Source material:
════════════════
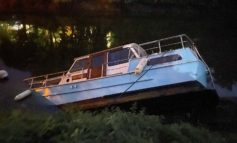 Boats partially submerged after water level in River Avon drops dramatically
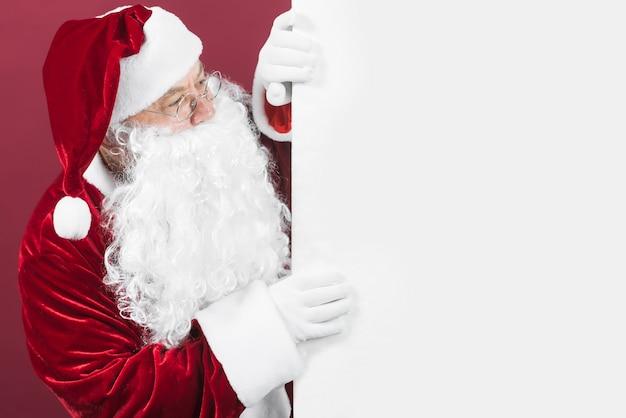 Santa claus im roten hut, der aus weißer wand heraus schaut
════════════════
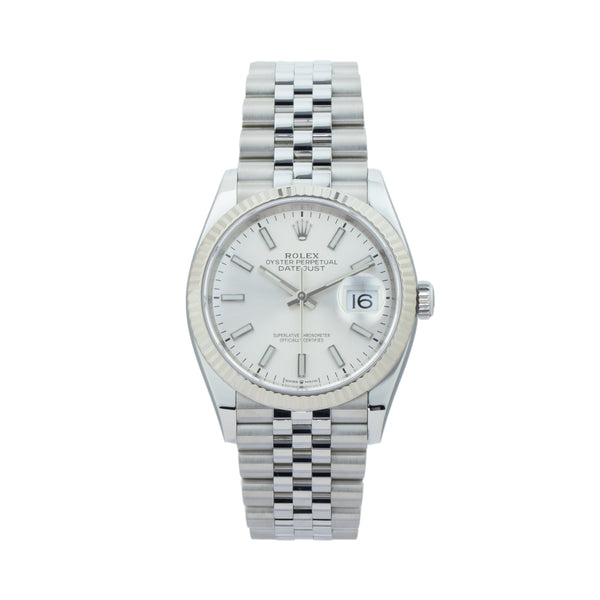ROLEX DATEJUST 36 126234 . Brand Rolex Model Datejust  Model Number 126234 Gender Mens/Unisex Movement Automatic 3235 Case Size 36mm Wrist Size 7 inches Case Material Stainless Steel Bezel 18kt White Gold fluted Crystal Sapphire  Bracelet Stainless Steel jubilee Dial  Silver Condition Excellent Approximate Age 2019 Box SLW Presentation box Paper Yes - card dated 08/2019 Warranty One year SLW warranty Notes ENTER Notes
════════════════
Your instructions:
Once the line with "Boats partially submerged" is found above, transcribe each line from it through the line with "Santa claus im", exactly, and omit the pictures.

Solved problem:
 Boats partially submerged after water level in River Avon drops dramatically
 Santa claus im roten hut, der aus weißer wand heraus schaut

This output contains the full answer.